(Captioned web images)
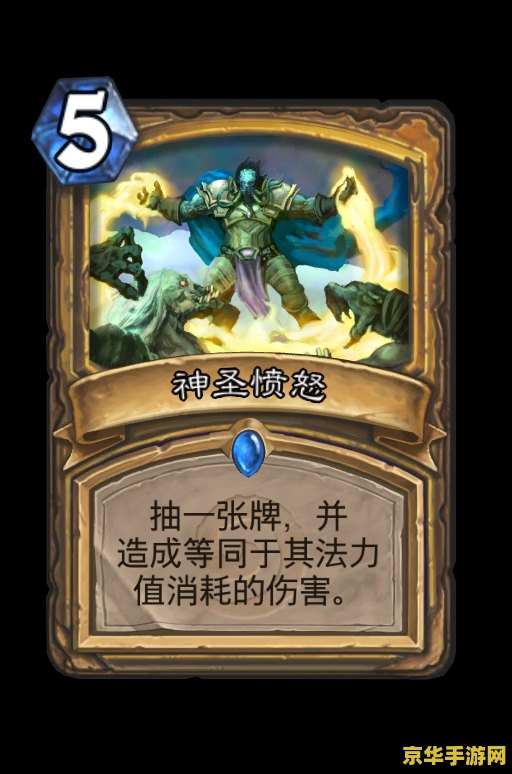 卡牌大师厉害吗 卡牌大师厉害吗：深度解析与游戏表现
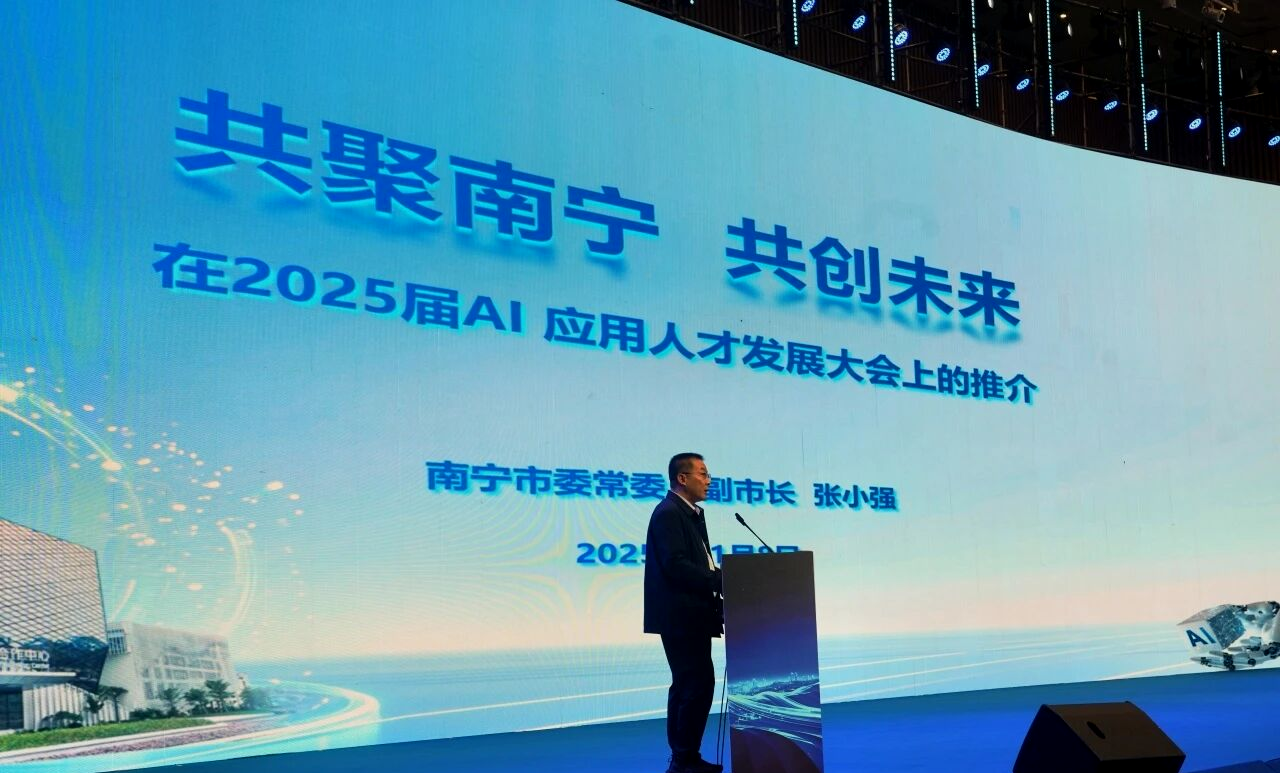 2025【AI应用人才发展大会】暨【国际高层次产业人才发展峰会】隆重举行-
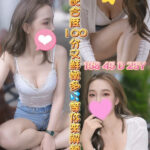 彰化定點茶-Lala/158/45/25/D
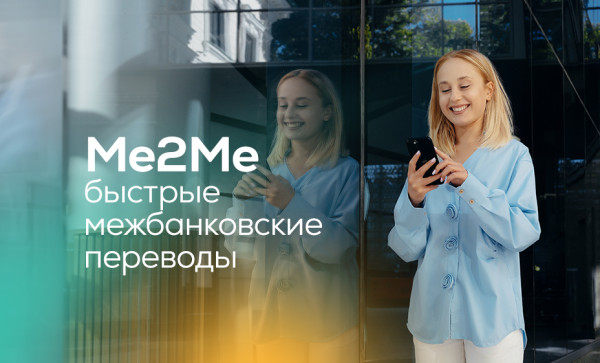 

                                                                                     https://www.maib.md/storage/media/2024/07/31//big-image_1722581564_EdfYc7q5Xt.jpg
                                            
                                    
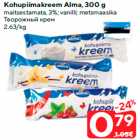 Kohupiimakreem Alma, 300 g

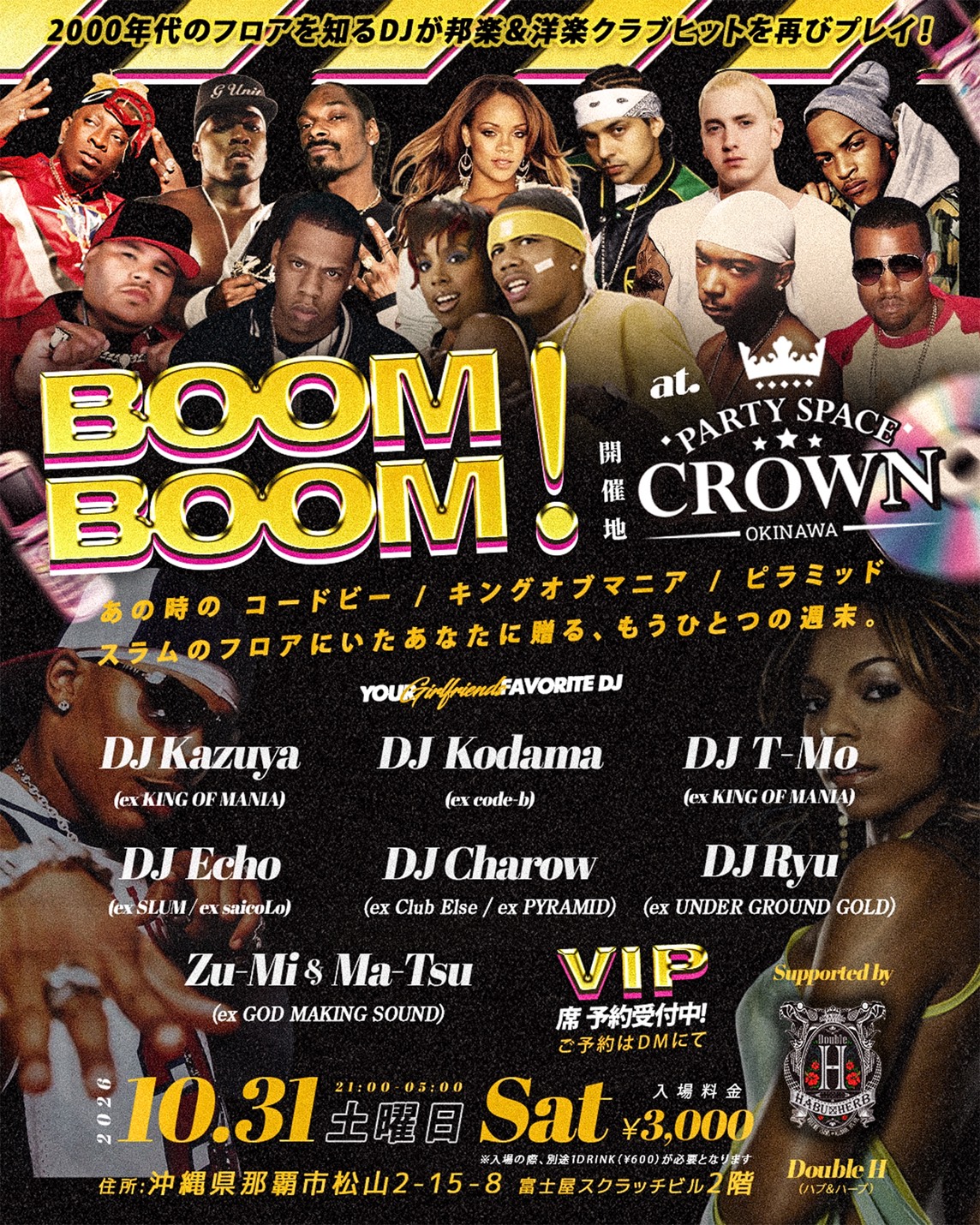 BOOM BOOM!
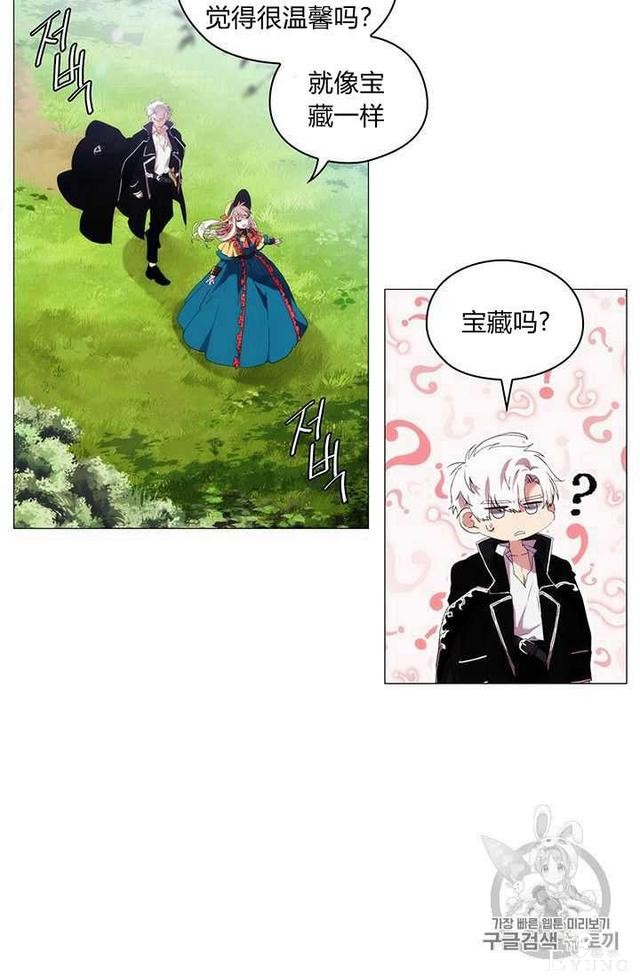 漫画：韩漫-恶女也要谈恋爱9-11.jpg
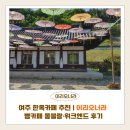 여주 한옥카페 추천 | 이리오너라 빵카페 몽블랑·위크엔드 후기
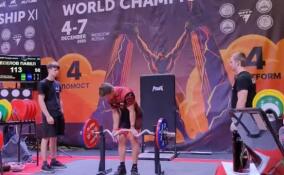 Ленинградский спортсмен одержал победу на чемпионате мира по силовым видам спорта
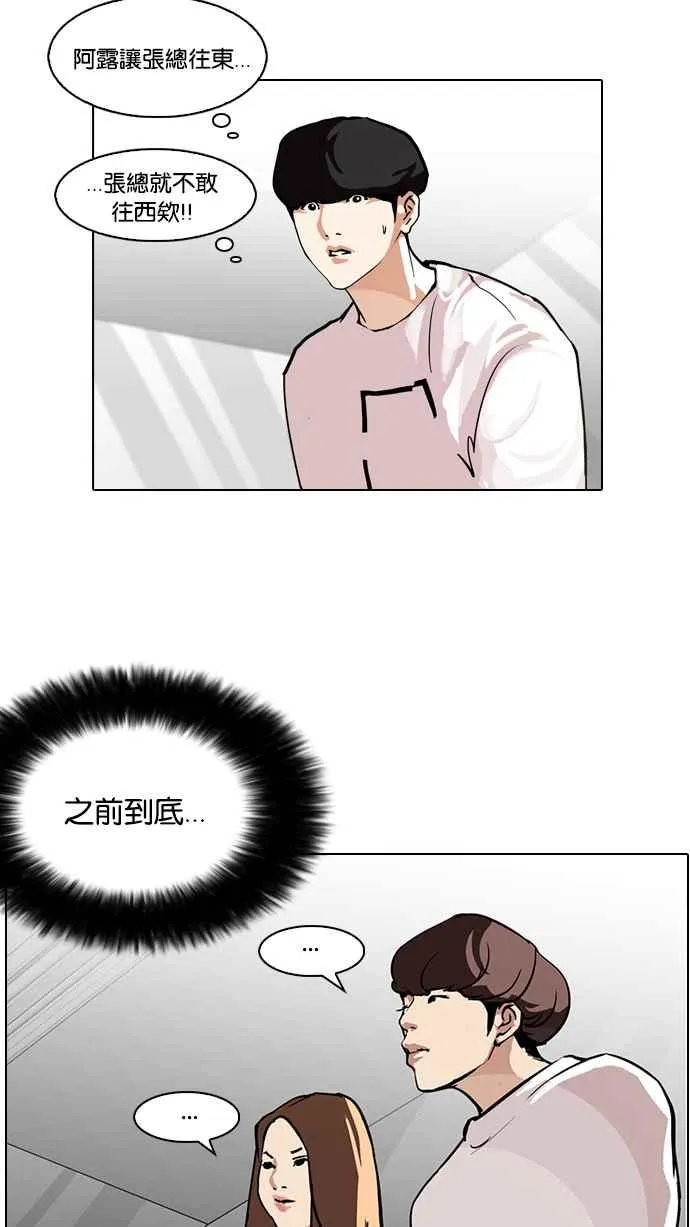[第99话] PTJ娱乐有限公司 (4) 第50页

* [Problem requirements]
Only the records, copied exactly and free of pictures, belong in the answer.

* [Answer to the problem]
 卡牌大师厉害吗 卡牌大师厉害吗：深度解析与游戏表现
 2025【AI应用人才发展大会】暨【国际高层次产业人才发展峰会】隆重举行-
 彰化定點茶-Lala/158/45/25/D

                                                                                     https://www.maib.md/storage/media/2024/07/31//big-image_1722581564_EdfYc7q5Xt.jpg
                                            
                                    
 Kohupiimakreem Alma, 300 g

 BOOM BOOM!
 漫画：韩漫-恶女也要谈恋爱9-11.jpg
 여주 한옥카페 추천 | 이리오너라 빵카페 몽블랑·위크엔드 후기
 Ленинградский спортсмен одержал победу на чемпионате мира по силовым видам спорта
[第99话] PTJ娱乐有限公司 (4) 第50页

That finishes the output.